Parintins dos bois bumbás e “coronéis” de barranco

A Ilha Tupinambarana, que deu origem à cidade de Parintins, pelas mãos e inteligência de seu povo, transformou-se em sede de uma das mais importantes manifestações folclóricas do mundo –os bois bumbas Garantido e Caprichoso

A Ilha Tupinambarana, que deu origem à cidade de Parintins, pelas mãos e inteligência de seu povo, transformou-se em sede de uma das mais importantes manifestações folclóricas do mundo –os bois bumbas Garantido e Caprichoso. A Parintins dos Parintintins exporta técnicas exclusivas de seus artesãos. Tudo ali tem sido motivo de orgulho para seu povo, para o Amazonas e, porque não, para o Brasil.
Na contramão desse caminho trilhado pela população ordeira, existe o outro lado, como em todos os lugares. Trata-se de uma minoria, que está fazendo da cidade um ambiente no qual os próprios agentes públicos que, por força do ofício, teriam que estar agindo em defesa do cumprimento das leis e acatadando o que preceitua a Constituição Federal, estão se utilizando das suas funções públicas para defender, da forma mais vil e inescrupulosa, interesses únicos e tão somente pessoais politiqueiros.

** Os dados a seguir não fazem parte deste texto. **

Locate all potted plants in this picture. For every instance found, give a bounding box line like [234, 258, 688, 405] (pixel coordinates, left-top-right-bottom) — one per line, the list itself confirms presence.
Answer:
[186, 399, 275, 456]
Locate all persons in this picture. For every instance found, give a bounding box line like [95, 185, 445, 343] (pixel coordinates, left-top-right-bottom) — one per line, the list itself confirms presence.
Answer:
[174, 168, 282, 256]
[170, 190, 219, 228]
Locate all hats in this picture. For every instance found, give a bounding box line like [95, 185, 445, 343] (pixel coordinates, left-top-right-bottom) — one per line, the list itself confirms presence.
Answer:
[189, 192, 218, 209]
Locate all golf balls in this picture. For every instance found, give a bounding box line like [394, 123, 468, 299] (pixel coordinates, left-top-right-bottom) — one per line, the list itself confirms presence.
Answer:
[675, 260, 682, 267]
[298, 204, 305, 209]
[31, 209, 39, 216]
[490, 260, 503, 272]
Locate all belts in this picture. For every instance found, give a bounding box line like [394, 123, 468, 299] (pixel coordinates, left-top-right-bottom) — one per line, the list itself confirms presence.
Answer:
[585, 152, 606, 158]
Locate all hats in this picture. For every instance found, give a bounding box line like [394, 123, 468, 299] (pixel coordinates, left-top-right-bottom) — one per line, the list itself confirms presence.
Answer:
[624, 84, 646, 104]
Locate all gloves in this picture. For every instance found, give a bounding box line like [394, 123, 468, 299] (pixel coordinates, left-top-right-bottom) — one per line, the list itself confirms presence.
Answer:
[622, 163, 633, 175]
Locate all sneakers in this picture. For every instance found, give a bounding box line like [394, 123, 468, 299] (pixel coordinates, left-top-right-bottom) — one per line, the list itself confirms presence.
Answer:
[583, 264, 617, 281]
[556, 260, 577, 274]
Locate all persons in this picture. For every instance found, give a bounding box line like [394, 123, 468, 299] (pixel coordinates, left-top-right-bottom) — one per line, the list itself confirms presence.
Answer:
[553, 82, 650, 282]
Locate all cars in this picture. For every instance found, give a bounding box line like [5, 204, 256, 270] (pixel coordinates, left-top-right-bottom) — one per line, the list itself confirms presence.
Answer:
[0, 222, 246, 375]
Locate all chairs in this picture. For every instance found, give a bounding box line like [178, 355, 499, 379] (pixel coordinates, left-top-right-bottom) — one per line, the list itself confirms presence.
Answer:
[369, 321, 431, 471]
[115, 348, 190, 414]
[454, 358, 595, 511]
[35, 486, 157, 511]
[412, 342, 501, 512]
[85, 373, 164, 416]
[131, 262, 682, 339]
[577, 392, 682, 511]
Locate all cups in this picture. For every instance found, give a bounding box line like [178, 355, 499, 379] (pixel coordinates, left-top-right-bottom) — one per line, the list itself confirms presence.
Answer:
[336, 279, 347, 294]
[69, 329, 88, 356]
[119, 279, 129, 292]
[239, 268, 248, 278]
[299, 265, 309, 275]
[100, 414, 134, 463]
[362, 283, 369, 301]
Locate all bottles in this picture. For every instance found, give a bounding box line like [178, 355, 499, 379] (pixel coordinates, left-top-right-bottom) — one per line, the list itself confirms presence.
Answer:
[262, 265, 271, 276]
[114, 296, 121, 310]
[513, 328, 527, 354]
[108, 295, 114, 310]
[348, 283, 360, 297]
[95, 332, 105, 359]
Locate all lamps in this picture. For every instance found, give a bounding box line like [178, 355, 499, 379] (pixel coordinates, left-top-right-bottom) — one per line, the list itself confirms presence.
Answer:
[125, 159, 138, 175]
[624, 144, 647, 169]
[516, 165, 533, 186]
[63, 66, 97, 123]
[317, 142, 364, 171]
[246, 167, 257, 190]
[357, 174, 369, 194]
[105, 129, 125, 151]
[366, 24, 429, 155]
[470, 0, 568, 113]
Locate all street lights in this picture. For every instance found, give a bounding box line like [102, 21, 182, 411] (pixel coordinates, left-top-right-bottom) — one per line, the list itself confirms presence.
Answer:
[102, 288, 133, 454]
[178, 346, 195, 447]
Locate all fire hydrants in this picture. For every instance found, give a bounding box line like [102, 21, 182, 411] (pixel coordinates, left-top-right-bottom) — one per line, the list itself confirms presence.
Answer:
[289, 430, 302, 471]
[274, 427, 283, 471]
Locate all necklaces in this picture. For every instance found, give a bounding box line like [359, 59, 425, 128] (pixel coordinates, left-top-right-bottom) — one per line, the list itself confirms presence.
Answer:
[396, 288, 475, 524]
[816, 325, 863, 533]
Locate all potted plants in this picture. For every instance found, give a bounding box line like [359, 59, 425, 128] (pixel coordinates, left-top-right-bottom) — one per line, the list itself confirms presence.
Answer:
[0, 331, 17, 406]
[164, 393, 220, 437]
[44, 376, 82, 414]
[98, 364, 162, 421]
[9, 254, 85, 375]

É como se tivéssemos retroagido aos tempos dos coronéis de barranco, quando prevalecia o poder e não a razão e o direito. Esta é a realidade instalada na sede do município de Parintins, no âmbito do exercício e organização dos profissionais pescadores artesanais. “Os Coronéis” –agentes públicos– de Parintins instalaram um verdadeiro clima de guerra entre a comunidade pesqueira artesanal local. As investidas dos agentes públicos a fim de tomar de assalto a organização sindical da categoria representada pela Colônia de Pescadores Z-17 afrontam as leis que proíbem a interferência oficial nas organizações sindicais quando não solicitada.
A impressão que se dá quando os agentes públicos invertem os papéis para os quais são remunerados pela sociedade para executar é que em Parintins se instalou a desordem jurídica, ao contrário da observância ao que determina a Ordem Jurídica Brasileira, aquela que disciplina a conduta dos agentes públicos, fazendo com que eles não tenham, pura e simplesmente, direitos, mas que tenham também deveres de forma que, ao deixar de cumprir sua função para praticar invasão de ­competência, sejam severamente punidos.
Hoje, nós compreendemos ainda melhor porque foi feito um movimento danado contra a proposta de criação do CNJ (Conselho Nacional de Justiça). O estado de coisas que estão ocorrendo em Parintins, patrocinados por condutas não compatíveis com as funções de vários de seus agentes públicos também nos faz compreender as razões que justificam as ações de correções em nosso no judiciário que estão em curso por parte do CNJ.
É extremamente lamentável, para o povo parintinense e para todos os mazonenses, notadamente para os agentes públicos exemplares, estarmos assistindo a quadros tão deprimentes de exacerbação no uso do poder contra honrados profissionais, que no seu dia-a-dia produzem o nosso principal alimento.